··· Document text ···
As soon as the wheels touched the tarmac at St. Louis’s Lambert airport, everyone on the plane scrambled for their phones, eager to find out what they’d missed during the one-hour-and-40-minute flight. Soon the plane filled with dings and chirps and buzzes. Mine was humming in my lap.

It was a text from my Colorado friend, born and raised in the Gateway City: “Have fun!! It’s a great city… and be careful.”

“Thanks and I will (I think)! But, I don’t really know what being careful means…”

“Just be aware. It’s not safe.”

She’s right. According to the FBI, St. Louis ranked the most violent U.S. city in 2016, racking up the highest number of rapes, robberies, aggravated assaults and murders in the country. There are 88.1 violent crimes for every 10,000 residents in the city. Compare that to a rough estimate of about 20 crimes per 10,000 residents in Boulder, which has a slightly lower than average crime rate.

Hours later, walking around bare streets in the freezing rain, I’d forgotten all about safety. My only thoughts were how to keep warm enough so I could keep gawking at the city’s architectural patina — a blend of hand-carved facades, gothic revival churches, art deco design and post-modern masterpieces — not to mention the 680-foot arch sneaking into vistas all around the city.

As the starting point for the westward movement of settlers in the 1800s, St. Louis represents a hodgepodge of the melting pot that is America, condensed and preserved in the buildings that line the Mississippi. On the river’s western banks, all cultures worked together to create a diversity that is truly American.

I was lost in that thought when a voice called out from behind me: “Don’t turn around. I’m coming to you.”

Of course, I turned around to see a man in an oversized Rams jacket hustling toward me. He smiled at my rebellion, revealing more than a few missing teeth.

“This is a cash deal,” he said. “You got any money?”

“I’ve got money, but no cash.”

“Funny, ’cause I’ve got cash but no money,” he said, reaching into his pocket and fishing for a minute before pulling out a little nugget of weed.

“Not even enough cash for some bud?” he asked. I shook my head and he told me I could find him at the Crack Fox later, if I changed my mind.
···
*Apply what you read*.
**A.** Reproduce the part of the St. Louis passage starting with "Of course, I" and going on through "changed my mind.".
**B.** Summarize the St. Louis passage in two sentences.
··· Material provided ···
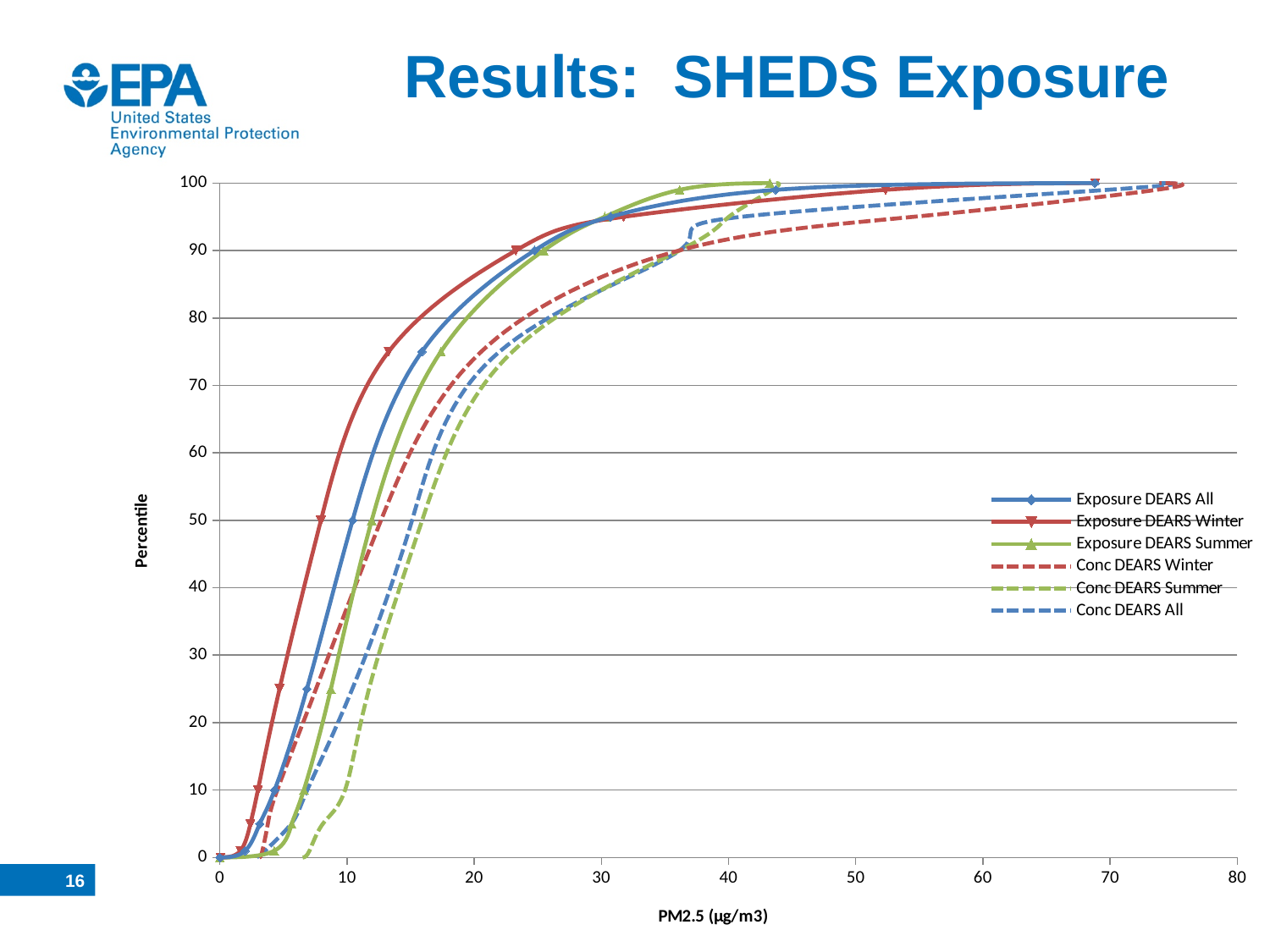
At the 50th percentile, which series has the higher PM2.5 value: Conc DEARS Summer or Exposure DEARS Winter? Conc DEARS Summer At the 50th percentile, is the PM2.5 value for Exposure DEARS Summer greater or less than 10? greater At the 75th percentile, is the PM2.5 value for Exposure DEARS Winter greater or less than 20? less At the 25th percentile, is the PM2.5 value for Conc DEARS Summer greater or less than 10? greater What is the title of the x axis? PM2.5 (µg/m3) Do the percentile values rise or fall as PM2.5 increases along the x axis? rise What is the title of the y axis? Percentile How many series does the legend list? 6 What kind of chart is shown on the slide? line chart At the 50th percentile, which series has the lower PM2.5 value: Exposure DEARS Winter or Exposure DEARS Summer? Exposure DEARS Winter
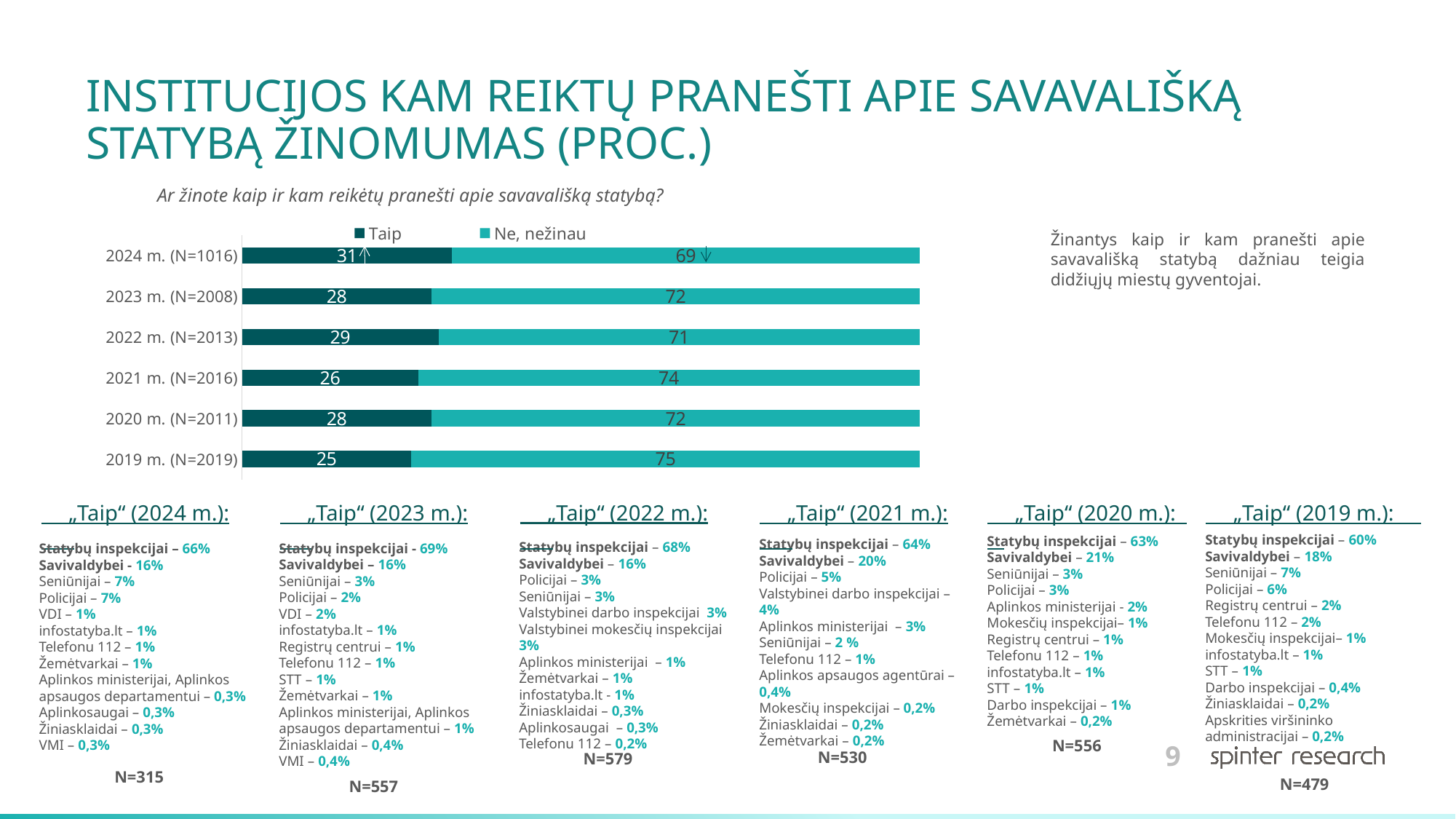
What is the value for "Ne, nežinau" in 2019 m. (N=2019)? 75 How many years (categories) are shown in the chart? 6 Which is larger: the "Taip" value for 2022 m. (N=2013) or for 2021 m. (N=2016)? 2022 m. (N=2013) What is the value for "Taip" in 2024 m. (N=1016)? 31 Which year has the lowest value for "Taip"? 2019 m. (N=2019) What is the difference between the "Taip" values for 2024 m. (N=1016) and 2019 m. (N=2019)? 6 What is the total of the stacked bar for 2023 m. (N=2008)? 100 What kind of chart is shown on the slide? Stacked bar chart Which year has the highest value for "Taip"? 2024 m. (N=1016) How many series does the legend list? 2 What are the two legend entries of the chart? Taip; Ne, nežinau What is the value for "Taip" in 2021 m. (N=2016)? 26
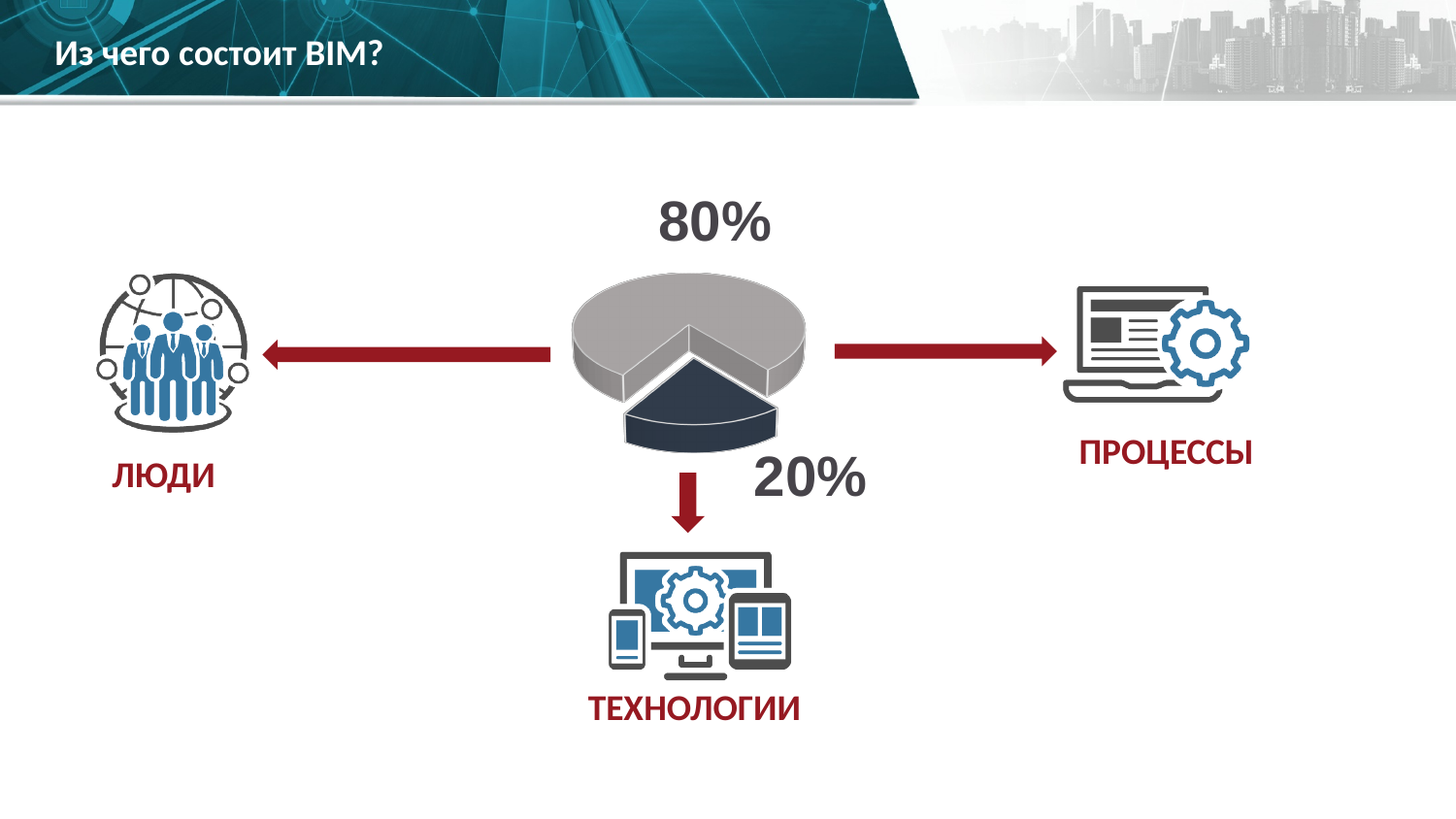
Which label does the downward arrow from the 20% slice point to? ТЕХНОЛОГИИ What is the title of the slide containing the pie chart? Из чего состоит BIM? What is the value of the smaller, separated slice of the pie chart? 20% Which slice is larger: the 80% slice or the 20% slice? the 80% slice What is the difference between the two slice values in the pie chart? 60% What is the total of the two slice values shown on the pie chart? 100% What percentage is shown for the slice that the arrow links to ТЕХНОЛОГИИ? 20% What kind of chart is shown on the slide? pie chart What is the value of the larger slice of the pie chart? 80% What share of the pie does the dark, separated slice represent? 20% Is the value of the larger slice greater or less than 50%? greater How many slices does the pie chart have? 2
···
*Answers by item number*.
**A.**
Of course, I turned around to see a man in an oversized Rams jacket hustling toward me. He smiled at my rebellion, revealing more than a few missing teeth.

“This is a cash deal,” he said. “You got any money?”

“I’ve got money, but no cash.”

“Funny, ’cause I’ve got cash but no money,” he said, reaching into his pocket and fishing for a minute before pulling out a little nugget of weed.

“Not even enough cash for some bud?” he asked. I shook my head and he told me I could find him at the Crack Fox later, if I changed my mind.

**B.** After landing at St. Louis's Lambert airport, the writer gets a text from a friend raised in the city urging caution, and FBI figures ranked St. Louis the most violent U.S. city in 2016. Later, while walking through freezing rain admiring the city's architecture and arch, the writer is approached by a man trying to sell weed, who says he can be found at the Crack Fox if the writer changes their mind.